Figure 4 presents the applied load and Young’s modulus v.s. the penetration depth and the recalculated mean values of Young’s moduli. Figure 4a–c are obtained from the same test as Figure 3a, but the presented data correspond to different depth ranges. Figure 4d–f correspond to Figure 3b, and data are also extracted from the identical depth range. Through comparison of Figure 4a,d, the smaller scale (HV-B) presents more heterogeneity than the larger scale (HV-A). The stronger obvious fluctuation in Figure 4b results from the local morphology, and it should be mainly due to SnO 2 distribution. If the area of the drilling point is larger (H-A), statistically, the possibility of covering the various amount of particles, including zero vol.% among measured points, reduces. It means the fluctuation tends to be smoother.
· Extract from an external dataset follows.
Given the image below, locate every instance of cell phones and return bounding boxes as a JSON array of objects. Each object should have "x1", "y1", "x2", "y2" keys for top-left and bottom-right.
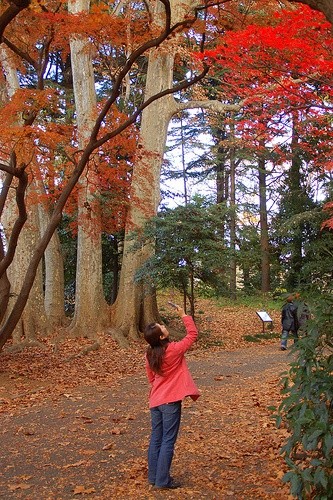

The measured maximum Young’s modulus is about 259 GPa (HV-B) at about 40 nm of the drilling depth. It means that the drilling area should cover nearly 100% SnO 2 particles. According to [20], including its cited works, this value is in [261, 268] GPa for pure SnO 2 . Figure 4b,d indicate that the heterogeneity of local Young’s modulus becomes milder according to the increment of the measured area. The deeper the depth, the more pronounced the tendency. Even though the mean values of the recalculated Young’s moduli (Figure 4c,f) cover approximately the same range (≈[70, 180] GPa), the scatter of data is more evident for the HV-B case. It means that the smaller the size, the higher the heterogeneity.
The measured local properties at different sizes will be used as input parameters for transition zones in micro-macro simultaneous simulations in the future. In many cases, the measured local stress, including the yielding stress, can be directly used in simulations. Generally, the study of establishing a relation between measured hardness (including elastic modulus) and the local (yield) stress is still in the investigation stage. It means no concrete recalculation form/ansatz exists between hardness value and the local stress, especially for the currently studied composite due to even less available data. The recalculation form, as mentioned above, should also vary from material to material. It means that our material cannot share the identical recalculation form (ansatz) for steels. Pavlina and Van Tyne [22] showed some examples for converting the hardness value to the stress value. With the measured force-depth, Young’s-modulus-depth data from nanoindentation tests, and the measured local strain data from digital image correlation tests, the subsequent step work will try to deduce and establish the relation between measured hardness and the local (yielding) stress.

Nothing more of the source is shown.